Image shows the hoards of axe heads found at Waldershare and now on display at the Dover Museum

Human settlements are believed to have been in the area of Waldershare for an extremely long time following the discovery of Paleolithic flints on Malmains Ridge. These are believed to be up to 400,000 years old. Neolithic flints have also been discovered at Malmains Ridge dating between BC 4000 to 2000. Bronze Age barrows have been found at Haynes Farm, close to the old Tilmanstone Colliery site (now the Pike Road Industrial Estate), Elvington, Eastling Down, and at Waldershare Park, while hoards have been found at both Malmains and Waldershare. Iron Age pottery has been unearthed scattered at Malmains Ridge, and a La Tene I brooch was found at Waldershare. Roman pottery has been discovered at Malmains Ridge and cremations at Golgotha close to Shepherdswell. The Anglo-Saxons placed cemeteries at Barfrestone, Sibertswold (Shepherdswell) and an encampment at Coldred. The Normans created a motte and bailey at Coldred and established Barfrestone Church, now a Grade I listed building with 12th century architecture.

Following the invasion on behalf of Emperor Claudius in 43AD, the Romans established a major Roman fortification at Rupitiae (Richborough). With the arrival of the Romans, a major road network was built connecting Richborough, Canterbury, Dover, and London. In many places these roads still form part of the principle network of roads that we use today. Two Roman roads pass close to Waldershare, with one to the east from Richborough to Dover, and the other from Richborough, passing the western edge of Elvington and continuing to join a section of the A2, which connected Dover to Canterbury.
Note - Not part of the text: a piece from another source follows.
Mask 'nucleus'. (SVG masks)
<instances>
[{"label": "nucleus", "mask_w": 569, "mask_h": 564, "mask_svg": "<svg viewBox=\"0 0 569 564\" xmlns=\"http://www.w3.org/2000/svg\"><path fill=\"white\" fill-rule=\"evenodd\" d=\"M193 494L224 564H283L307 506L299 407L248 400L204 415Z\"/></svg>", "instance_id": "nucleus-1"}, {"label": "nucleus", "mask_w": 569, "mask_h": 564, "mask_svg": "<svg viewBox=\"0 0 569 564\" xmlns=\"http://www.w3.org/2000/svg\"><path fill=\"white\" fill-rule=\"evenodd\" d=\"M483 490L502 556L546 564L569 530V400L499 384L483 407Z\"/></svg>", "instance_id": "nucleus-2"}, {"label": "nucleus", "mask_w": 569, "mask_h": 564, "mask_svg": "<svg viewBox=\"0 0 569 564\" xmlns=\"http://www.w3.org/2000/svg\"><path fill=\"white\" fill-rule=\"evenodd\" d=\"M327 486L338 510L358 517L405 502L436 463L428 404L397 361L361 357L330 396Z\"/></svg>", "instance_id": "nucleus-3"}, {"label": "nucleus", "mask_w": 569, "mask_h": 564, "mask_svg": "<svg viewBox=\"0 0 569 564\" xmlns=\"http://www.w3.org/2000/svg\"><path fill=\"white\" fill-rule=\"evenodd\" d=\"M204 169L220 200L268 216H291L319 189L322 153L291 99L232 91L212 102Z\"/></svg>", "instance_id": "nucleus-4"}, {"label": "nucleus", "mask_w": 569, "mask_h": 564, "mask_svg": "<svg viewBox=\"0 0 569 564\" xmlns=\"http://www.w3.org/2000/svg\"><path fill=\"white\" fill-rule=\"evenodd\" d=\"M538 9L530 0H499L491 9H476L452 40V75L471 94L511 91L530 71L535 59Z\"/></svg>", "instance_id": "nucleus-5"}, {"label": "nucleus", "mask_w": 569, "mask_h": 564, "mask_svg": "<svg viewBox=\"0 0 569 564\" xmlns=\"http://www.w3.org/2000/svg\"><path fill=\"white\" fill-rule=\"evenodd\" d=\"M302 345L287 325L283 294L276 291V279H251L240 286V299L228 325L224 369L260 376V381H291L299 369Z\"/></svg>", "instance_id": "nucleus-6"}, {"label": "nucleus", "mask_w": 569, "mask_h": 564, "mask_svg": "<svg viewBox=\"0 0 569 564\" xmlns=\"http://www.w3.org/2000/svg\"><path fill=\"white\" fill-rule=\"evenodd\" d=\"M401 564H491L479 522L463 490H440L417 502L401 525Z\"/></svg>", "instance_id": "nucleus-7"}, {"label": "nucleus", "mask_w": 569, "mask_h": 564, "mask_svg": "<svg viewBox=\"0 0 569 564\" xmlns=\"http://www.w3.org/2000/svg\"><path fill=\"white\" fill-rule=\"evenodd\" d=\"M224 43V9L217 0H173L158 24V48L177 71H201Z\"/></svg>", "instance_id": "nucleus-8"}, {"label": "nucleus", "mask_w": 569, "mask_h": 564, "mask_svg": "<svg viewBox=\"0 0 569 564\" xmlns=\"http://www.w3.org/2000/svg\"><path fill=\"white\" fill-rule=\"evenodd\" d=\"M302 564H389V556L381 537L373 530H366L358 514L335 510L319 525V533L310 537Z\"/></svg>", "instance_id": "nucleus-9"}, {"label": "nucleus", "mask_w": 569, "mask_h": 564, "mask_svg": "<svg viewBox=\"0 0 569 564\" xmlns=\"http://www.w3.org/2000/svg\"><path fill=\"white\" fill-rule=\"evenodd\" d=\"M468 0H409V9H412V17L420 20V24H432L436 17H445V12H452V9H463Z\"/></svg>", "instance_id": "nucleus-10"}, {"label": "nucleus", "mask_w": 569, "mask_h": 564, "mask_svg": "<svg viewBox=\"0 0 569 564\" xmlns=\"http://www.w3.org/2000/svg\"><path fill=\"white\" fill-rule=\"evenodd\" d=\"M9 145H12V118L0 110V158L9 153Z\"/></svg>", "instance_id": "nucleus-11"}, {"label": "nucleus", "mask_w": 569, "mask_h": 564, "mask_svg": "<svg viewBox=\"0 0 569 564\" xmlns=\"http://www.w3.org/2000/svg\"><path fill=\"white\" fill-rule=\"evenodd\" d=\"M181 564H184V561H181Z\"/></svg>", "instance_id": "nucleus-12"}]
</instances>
Over time, settlements and small communities grew following the migration of Anglo-Saxon peoples from northern Germany and southern Scandinavia during the 5th and early 6th centuries. Some of the earliest evidence of people who had arrived centuries before has been discovered over the years, with hoards and collections now being displayed at the Dover Museum. One of a few finds made includes the Waldershare Hoard consisting of over 350 fragments of bronze, which had been carefully packed into a flint tempered clay pot. The pot had possibly been struck by a plough, which then spread some of the hoard over a large area. The hoard is believed to date from around 1000 BC, and was discovered by metal detectorists in 1997.

The Malmains dagger is believed to date from 1,400BC and a replica exists at the Dover Museum on display. This replica handle was made to show how a handle could have fitted to the bronze blade of the dagger. The original handle did not survive as it would have been made of organic material such as wood or deer antler, which over time would have easily decomposed.

The Malmains Hoard consists of bronze implements that were discovered in 1995 in a pit near Tilmanstone, and thought to date to 1400 BC. The hoard includes a dagger or dirk that has the rivets still in place, part of an ingot of bronze, a chisel, a hafted Palstave axe. A further eighteen Palstave axes were also found in the same hoard, believed to be a type of axe that was used to shape timbers of wooden boats. These objects are rarely found as parts of hoards from this period.

From 1991 to 1996 archaeological surveys and excavation work was carried out by the Canterbury Archaeological Trust prior to, and during, the construction of the Whitfield to Eastry bypass, which was built across the east Kent chalk lands north of Dover. This new road (extension of the A256) passes through the former medieval parish of and settlement of Waldershare, which was replaced by Sir Henry Furnese’s Waldershare mansion and its associated estate of Waldershare Park. To the north is Eastry, which was apparently the site of an early Anglo-Saxon villa regalis (a multiple estate as a large landholding controlled from a central location with surrounding subsidiary settlements).

The line of the new road generally runs across open, arable land with some pastures at the southern end and tracts of woodland in the area of Waldershare and Tilmanstone. It was recognised that significant tracts of woodland were extant along the line of the route close to Waldershare, with Waldershare having an expanse of deciduous woodland named Eastling (formerly Haddling), Friends, Church and Poutty Woods, together with nearby Northbourne Carvett. Eastling; Friends and Poutty Woods were classified as Ancient Woodland, dating from before 1600 AD.

In July 1996, as the road construction began, part of a ring-ditch that was believed to possibly represent the remains of a plough-out round barrow, was exposed and recorded in a cutting to the east of Tilmanstone village. This appears to have been the closest archaeological find made in the area of Waldershare, with more significant finds discovered in the excavations made near Whitfield.